* Work order
Consider the listing below. Extract exactly the lines from the line containing "Eat Fit Island Seafood" to the line containing "HOUSE SPECIALTIES", both included.

* Data shown
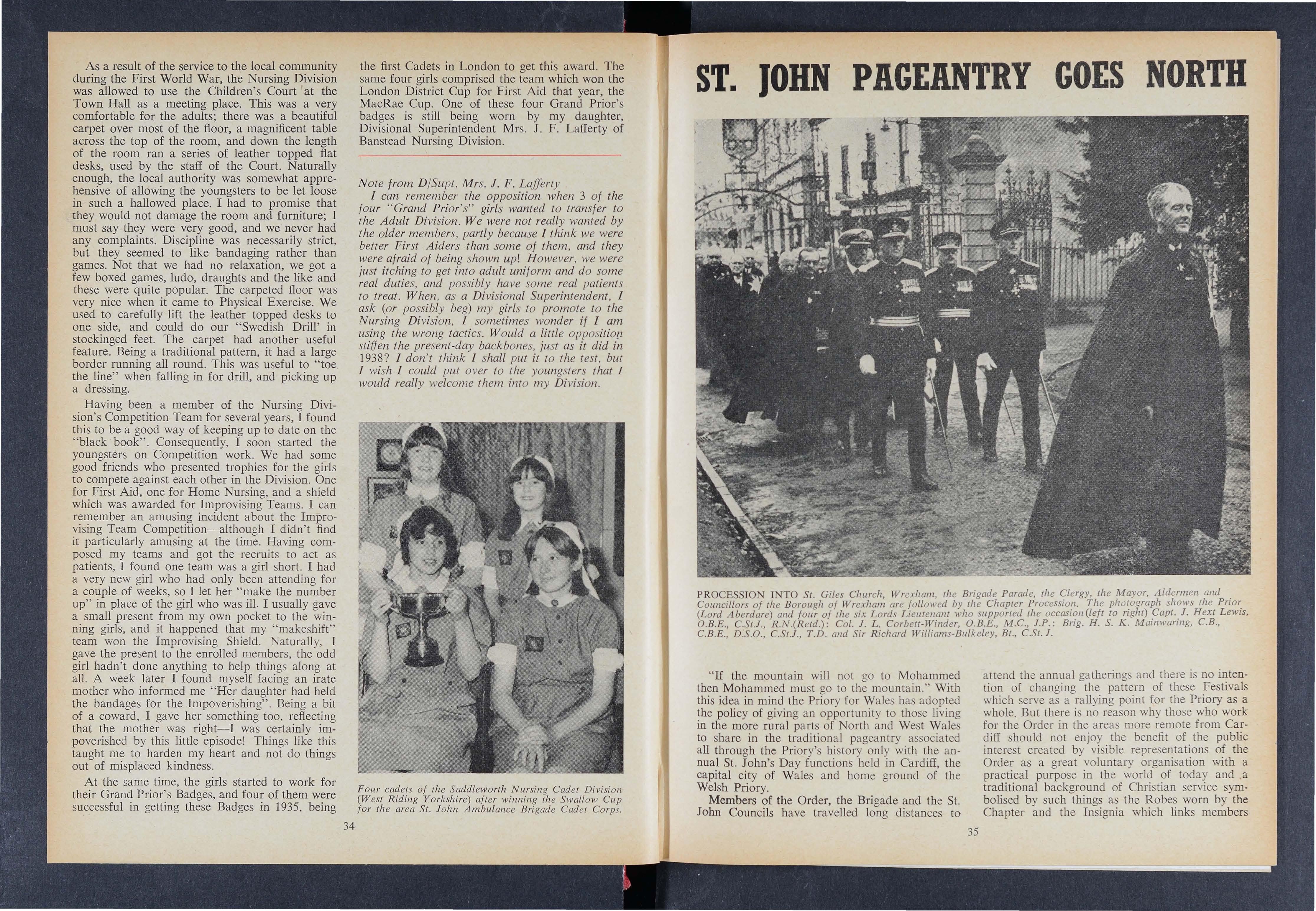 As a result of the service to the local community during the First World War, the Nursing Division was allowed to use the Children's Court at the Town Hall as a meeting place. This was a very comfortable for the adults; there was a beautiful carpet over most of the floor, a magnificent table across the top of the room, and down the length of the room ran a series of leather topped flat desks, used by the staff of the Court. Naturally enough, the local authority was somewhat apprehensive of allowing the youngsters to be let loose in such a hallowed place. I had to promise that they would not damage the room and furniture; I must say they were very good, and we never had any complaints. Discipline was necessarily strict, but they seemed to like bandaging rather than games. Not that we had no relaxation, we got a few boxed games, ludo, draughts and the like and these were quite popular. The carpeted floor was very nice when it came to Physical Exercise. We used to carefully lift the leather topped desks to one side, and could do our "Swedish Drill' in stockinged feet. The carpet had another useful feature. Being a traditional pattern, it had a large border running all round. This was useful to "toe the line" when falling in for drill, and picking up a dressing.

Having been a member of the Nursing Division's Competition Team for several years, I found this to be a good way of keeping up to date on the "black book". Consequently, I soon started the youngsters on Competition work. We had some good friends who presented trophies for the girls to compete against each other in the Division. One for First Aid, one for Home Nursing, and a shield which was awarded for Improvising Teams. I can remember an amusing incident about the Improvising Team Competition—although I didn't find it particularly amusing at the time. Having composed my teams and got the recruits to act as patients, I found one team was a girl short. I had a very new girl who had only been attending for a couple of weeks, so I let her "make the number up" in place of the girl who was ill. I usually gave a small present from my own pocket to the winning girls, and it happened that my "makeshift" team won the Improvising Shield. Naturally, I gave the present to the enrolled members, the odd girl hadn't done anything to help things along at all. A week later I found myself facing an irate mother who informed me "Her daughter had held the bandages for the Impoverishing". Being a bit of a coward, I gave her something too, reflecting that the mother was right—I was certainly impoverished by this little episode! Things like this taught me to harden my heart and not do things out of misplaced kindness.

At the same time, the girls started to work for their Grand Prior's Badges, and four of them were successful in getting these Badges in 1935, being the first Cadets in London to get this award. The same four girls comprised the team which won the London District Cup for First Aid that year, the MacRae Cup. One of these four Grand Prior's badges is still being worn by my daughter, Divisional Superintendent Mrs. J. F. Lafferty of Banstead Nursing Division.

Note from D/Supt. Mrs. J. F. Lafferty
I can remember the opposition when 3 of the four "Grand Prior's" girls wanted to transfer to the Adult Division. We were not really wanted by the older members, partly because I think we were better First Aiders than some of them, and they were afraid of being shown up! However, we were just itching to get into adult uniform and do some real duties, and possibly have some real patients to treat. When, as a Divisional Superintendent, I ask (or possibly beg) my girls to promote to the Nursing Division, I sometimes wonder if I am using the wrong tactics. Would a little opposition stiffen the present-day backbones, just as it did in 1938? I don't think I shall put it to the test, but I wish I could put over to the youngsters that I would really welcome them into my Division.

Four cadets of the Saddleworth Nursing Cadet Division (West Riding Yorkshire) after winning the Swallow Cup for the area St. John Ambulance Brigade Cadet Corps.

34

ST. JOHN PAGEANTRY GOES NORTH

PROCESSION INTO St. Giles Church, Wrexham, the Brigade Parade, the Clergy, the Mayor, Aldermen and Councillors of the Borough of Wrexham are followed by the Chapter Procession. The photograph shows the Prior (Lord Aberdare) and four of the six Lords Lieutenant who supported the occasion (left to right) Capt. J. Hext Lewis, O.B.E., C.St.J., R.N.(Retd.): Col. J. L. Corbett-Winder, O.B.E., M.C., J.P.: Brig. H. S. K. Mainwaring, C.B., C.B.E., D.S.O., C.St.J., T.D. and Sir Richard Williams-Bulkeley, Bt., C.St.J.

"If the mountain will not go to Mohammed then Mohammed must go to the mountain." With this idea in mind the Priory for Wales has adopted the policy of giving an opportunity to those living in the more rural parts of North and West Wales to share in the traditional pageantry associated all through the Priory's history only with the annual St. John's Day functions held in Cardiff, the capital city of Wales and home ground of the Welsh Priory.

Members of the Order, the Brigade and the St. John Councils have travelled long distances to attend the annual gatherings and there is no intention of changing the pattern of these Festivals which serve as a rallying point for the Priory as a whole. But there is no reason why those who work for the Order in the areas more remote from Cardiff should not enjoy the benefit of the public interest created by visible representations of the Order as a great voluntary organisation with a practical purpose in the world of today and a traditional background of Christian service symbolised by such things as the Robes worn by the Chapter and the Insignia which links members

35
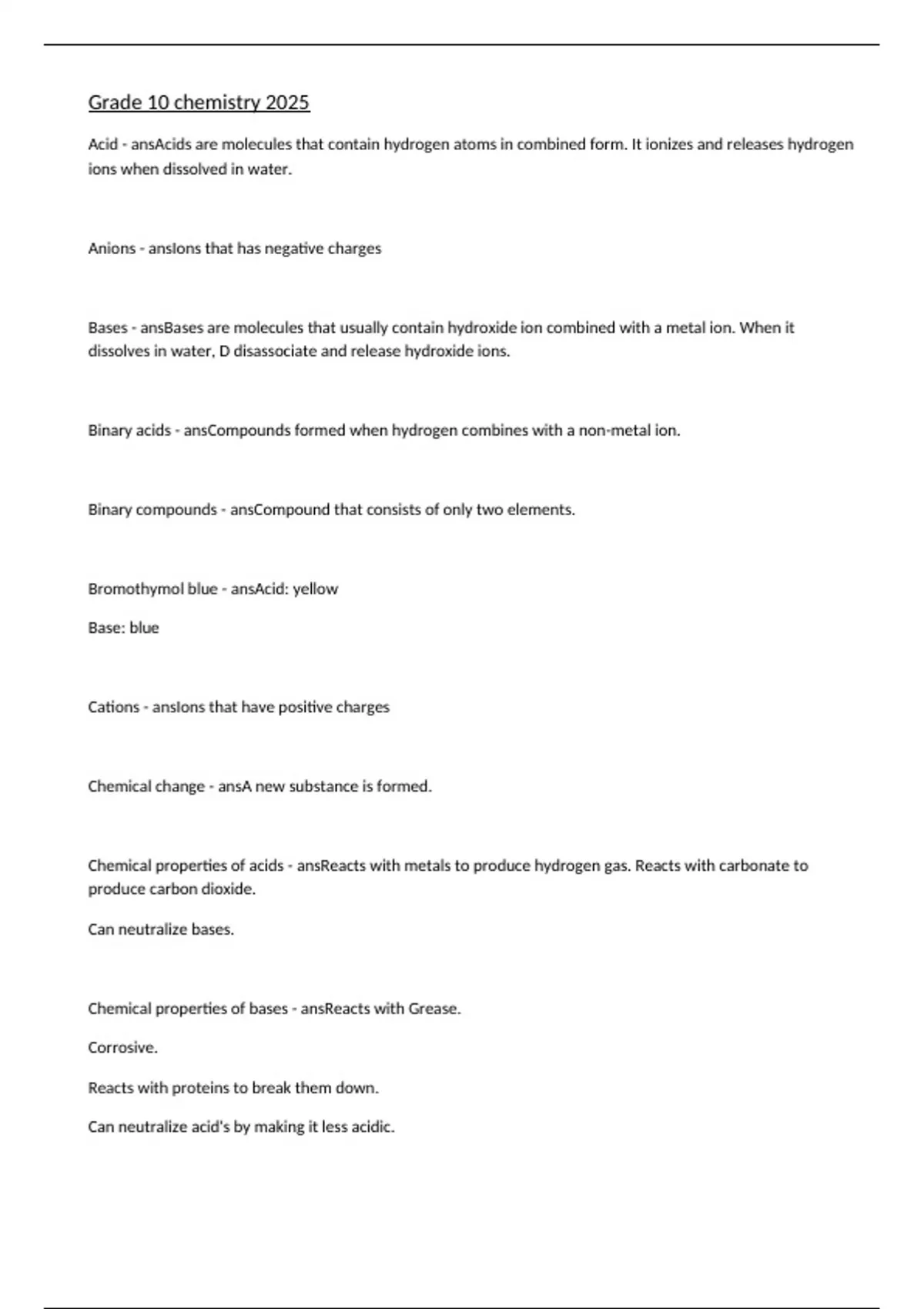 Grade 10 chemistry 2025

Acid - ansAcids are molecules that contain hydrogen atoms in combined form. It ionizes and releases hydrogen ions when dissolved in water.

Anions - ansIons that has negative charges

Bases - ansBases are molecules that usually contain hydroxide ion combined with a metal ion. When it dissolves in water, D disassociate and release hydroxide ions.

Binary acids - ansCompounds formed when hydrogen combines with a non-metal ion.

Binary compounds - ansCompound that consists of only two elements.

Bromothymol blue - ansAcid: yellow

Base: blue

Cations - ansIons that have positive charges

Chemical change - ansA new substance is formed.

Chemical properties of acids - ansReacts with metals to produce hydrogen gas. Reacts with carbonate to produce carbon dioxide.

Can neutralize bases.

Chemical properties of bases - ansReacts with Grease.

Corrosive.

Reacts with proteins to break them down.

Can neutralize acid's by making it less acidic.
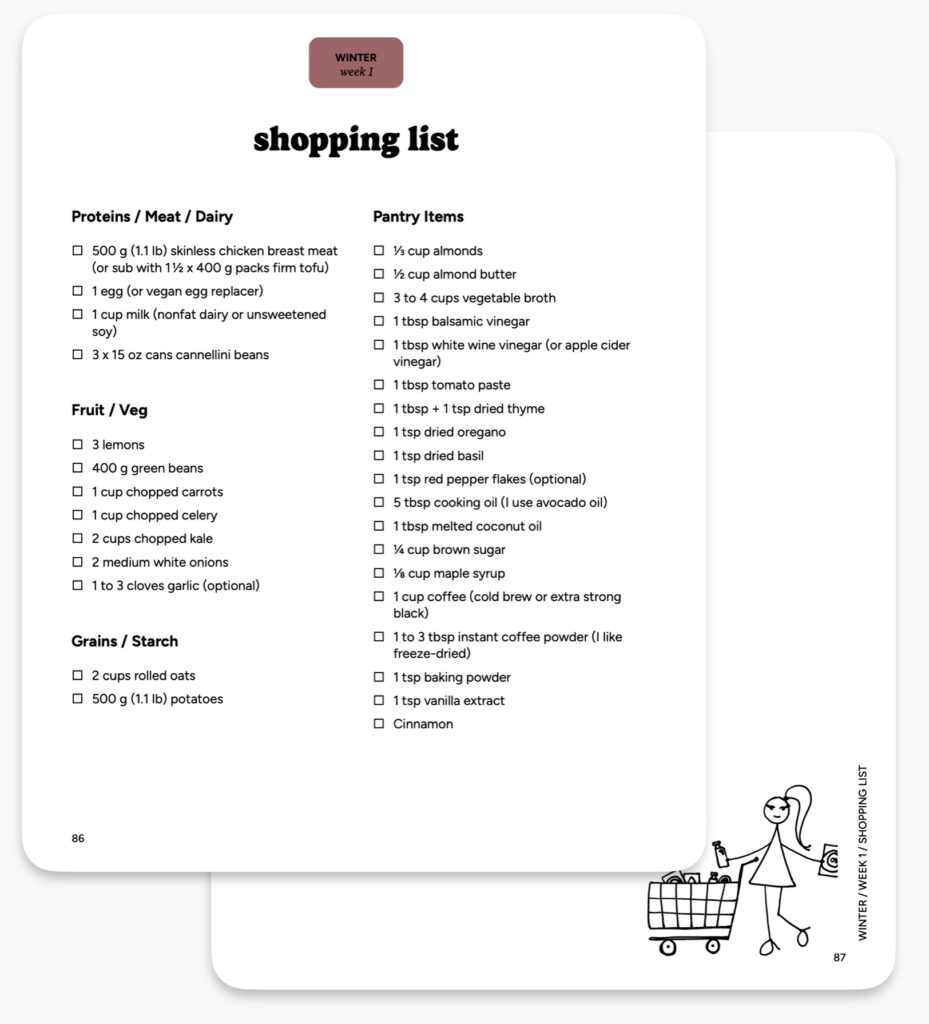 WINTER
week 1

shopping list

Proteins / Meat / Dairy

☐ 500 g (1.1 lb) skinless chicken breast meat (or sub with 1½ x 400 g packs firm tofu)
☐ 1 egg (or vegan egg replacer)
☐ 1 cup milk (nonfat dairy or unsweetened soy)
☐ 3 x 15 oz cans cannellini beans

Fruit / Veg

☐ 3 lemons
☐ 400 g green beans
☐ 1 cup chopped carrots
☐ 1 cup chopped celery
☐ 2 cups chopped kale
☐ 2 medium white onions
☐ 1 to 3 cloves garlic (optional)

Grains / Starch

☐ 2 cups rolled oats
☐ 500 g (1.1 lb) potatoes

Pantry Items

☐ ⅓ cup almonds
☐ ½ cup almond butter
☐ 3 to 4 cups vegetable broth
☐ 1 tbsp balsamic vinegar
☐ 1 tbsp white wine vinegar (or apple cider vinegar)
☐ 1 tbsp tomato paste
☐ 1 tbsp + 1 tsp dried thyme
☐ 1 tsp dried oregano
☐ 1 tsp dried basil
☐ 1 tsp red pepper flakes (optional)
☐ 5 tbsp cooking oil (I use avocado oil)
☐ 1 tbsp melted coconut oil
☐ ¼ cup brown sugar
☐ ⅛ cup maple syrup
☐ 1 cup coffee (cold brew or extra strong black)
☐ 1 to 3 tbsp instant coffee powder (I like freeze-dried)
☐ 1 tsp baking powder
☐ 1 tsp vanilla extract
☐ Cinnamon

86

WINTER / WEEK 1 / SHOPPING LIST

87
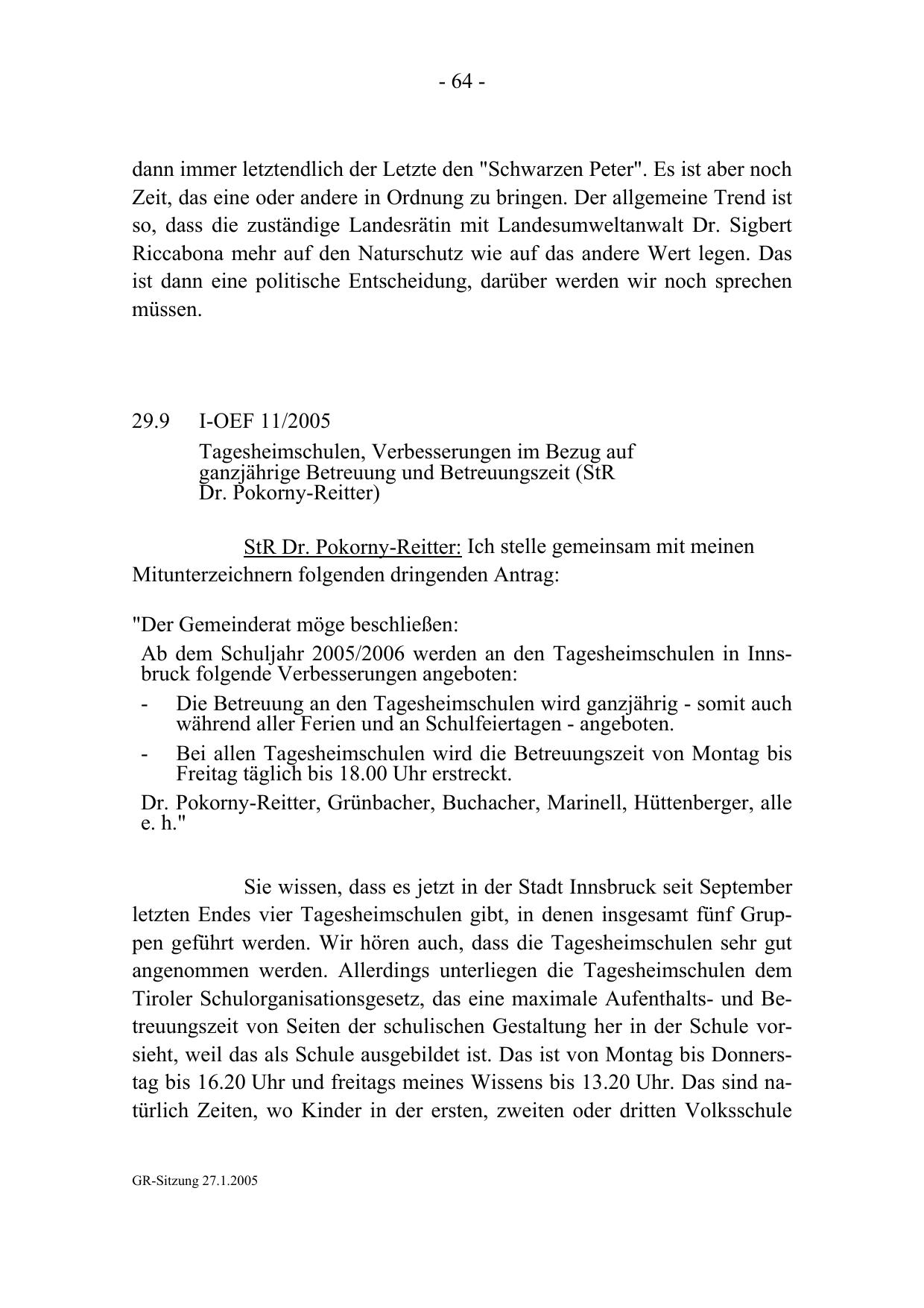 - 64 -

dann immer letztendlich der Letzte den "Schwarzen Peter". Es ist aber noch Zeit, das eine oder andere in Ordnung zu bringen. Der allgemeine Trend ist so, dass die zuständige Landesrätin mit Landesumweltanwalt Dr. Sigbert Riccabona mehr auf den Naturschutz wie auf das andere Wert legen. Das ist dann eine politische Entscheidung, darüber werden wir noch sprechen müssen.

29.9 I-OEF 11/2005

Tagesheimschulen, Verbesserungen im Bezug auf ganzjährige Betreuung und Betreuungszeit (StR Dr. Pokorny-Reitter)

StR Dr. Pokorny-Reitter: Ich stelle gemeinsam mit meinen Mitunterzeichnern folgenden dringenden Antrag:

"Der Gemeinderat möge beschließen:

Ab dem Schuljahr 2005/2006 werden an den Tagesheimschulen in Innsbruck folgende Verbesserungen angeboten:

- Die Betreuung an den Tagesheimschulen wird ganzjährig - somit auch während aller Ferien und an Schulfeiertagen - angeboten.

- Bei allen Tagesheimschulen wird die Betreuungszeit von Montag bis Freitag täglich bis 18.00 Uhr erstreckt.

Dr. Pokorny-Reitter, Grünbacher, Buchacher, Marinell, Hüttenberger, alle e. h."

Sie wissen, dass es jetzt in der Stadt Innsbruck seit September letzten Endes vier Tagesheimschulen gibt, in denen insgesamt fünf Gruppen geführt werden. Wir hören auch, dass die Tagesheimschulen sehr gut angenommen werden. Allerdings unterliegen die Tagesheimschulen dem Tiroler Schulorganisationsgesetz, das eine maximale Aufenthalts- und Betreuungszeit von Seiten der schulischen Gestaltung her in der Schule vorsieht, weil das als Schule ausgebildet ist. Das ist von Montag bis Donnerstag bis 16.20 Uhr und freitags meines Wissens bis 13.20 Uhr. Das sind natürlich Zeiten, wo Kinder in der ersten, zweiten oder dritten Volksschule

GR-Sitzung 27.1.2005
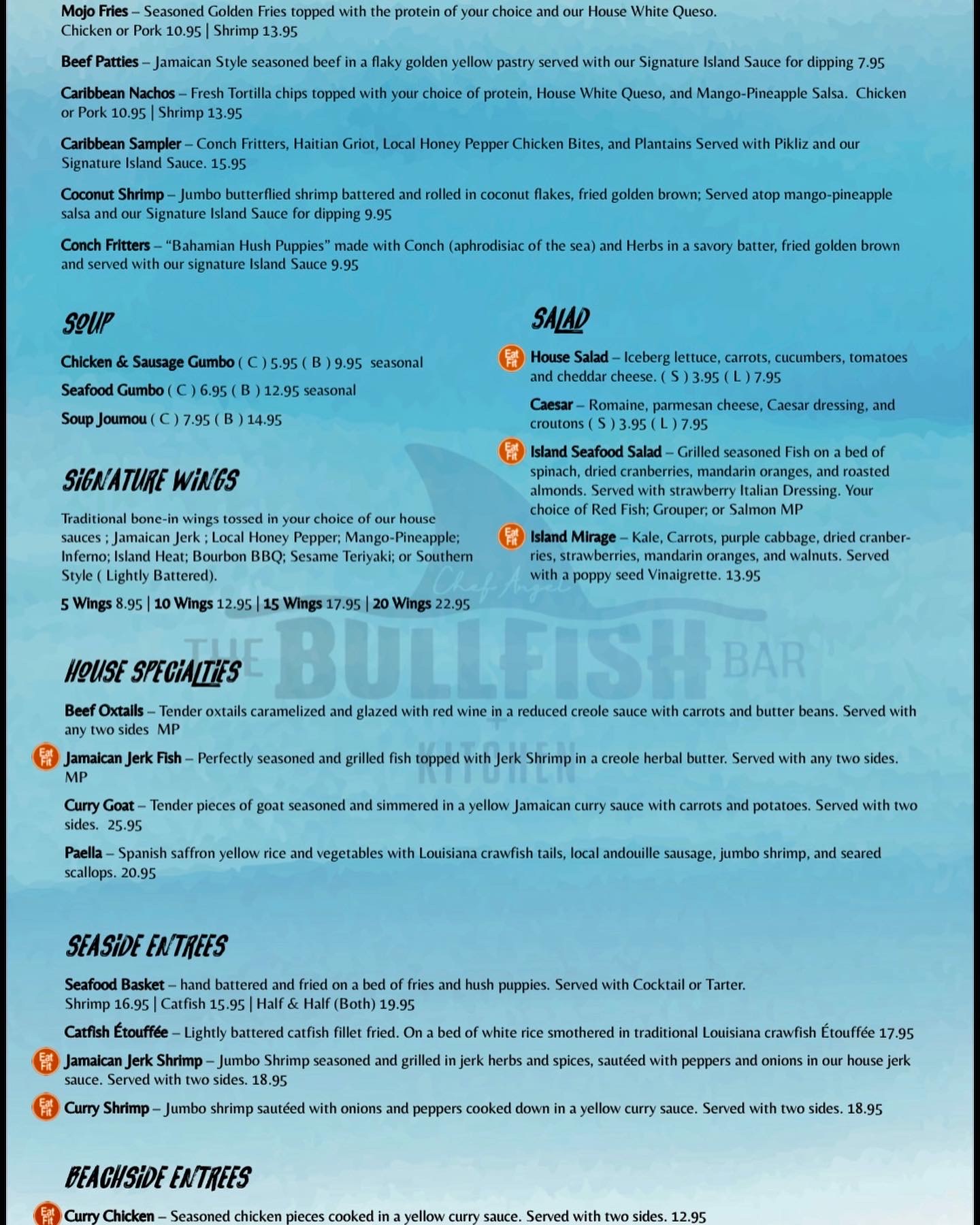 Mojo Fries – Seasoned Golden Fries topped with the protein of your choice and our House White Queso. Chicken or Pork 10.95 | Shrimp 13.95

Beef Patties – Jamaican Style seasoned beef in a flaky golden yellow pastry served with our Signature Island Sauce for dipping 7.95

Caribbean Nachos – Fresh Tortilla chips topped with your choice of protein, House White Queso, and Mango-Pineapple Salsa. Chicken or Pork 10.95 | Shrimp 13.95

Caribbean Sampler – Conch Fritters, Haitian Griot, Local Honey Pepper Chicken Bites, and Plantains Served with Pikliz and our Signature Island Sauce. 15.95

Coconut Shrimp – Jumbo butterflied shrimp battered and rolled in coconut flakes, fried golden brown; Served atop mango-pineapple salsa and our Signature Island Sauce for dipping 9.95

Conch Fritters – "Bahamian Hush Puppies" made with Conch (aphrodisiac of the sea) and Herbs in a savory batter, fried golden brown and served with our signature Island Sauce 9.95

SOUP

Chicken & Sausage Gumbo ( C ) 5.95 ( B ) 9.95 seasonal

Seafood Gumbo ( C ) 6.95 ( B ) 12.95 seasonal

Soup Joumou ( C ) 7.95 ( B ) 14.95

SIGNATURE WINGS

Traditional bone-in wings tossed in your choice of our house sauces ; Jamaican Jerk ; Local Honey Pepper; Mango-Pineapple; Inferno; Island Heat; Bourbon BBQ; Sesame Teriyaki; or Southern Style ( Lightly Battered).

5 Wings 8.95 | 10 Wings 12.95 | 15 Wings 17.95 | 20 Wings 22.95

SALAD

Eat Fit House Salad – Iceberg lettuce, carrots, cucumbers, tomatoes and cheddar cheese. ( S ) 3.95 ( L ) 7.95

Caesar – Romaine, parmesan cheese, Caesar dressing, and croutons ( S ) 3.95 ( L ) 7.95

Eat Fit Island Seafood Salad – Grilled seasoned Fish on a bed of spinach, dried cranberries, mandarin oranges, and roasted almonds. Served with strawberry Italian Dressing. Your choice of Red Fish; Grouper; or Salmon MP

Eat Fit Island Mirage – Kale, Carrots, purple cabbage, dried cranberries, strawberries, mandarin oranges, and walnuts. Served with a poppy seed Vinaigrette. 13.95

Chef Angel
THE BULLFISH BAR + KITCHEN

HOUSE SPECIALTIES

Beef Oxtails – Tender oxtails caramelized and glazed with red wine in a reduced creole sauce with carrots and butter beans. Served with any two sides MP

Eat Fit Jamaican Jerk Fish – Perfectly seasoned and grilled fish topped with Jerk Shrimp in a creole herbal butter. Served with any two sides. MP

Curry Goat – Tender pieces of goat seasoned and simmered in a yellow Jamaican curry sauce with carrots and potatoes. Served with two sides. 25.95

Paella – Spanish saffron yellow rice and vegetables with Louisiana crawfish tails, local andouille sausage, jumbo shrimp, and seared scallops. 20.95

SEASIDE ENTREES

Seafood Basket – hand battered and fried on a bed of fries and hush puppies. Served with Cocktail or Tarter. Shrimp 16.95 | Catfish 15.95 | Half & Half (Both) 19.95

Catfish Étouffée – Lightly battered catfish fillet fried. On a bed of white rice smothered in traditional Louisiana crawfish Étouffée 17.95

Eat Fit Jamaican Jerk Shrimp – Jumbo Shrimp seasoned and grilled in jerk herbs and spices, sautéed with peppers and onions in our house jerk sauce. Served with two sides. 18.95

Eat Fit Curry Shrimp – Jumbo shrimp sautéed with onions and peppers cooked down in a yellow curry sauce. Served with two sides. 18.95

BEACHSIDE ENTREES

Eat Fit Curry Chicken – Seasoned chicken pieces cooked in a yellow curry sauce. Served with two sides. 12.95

* Your response
Eat Fit Island Seafood Salad – Grilled seasoned Fish on a bed of spinach, dried cranberries, mandarin oranges, and roasted almonds. Served with strawberry Italian Dressing. Your choice of Red Fish; Grouper; or Salmon MP

Eat Fit Island Mirage – Kale, Carrots, purple cabbage, dried cranberries, strawberries, mandarin oranges, and walnuts. Served with a poppy seed Vinaigrette. 13.95

Chef Angel
THE BULLFISH BAR + KITCHEN

HOUSE SPECIALTIES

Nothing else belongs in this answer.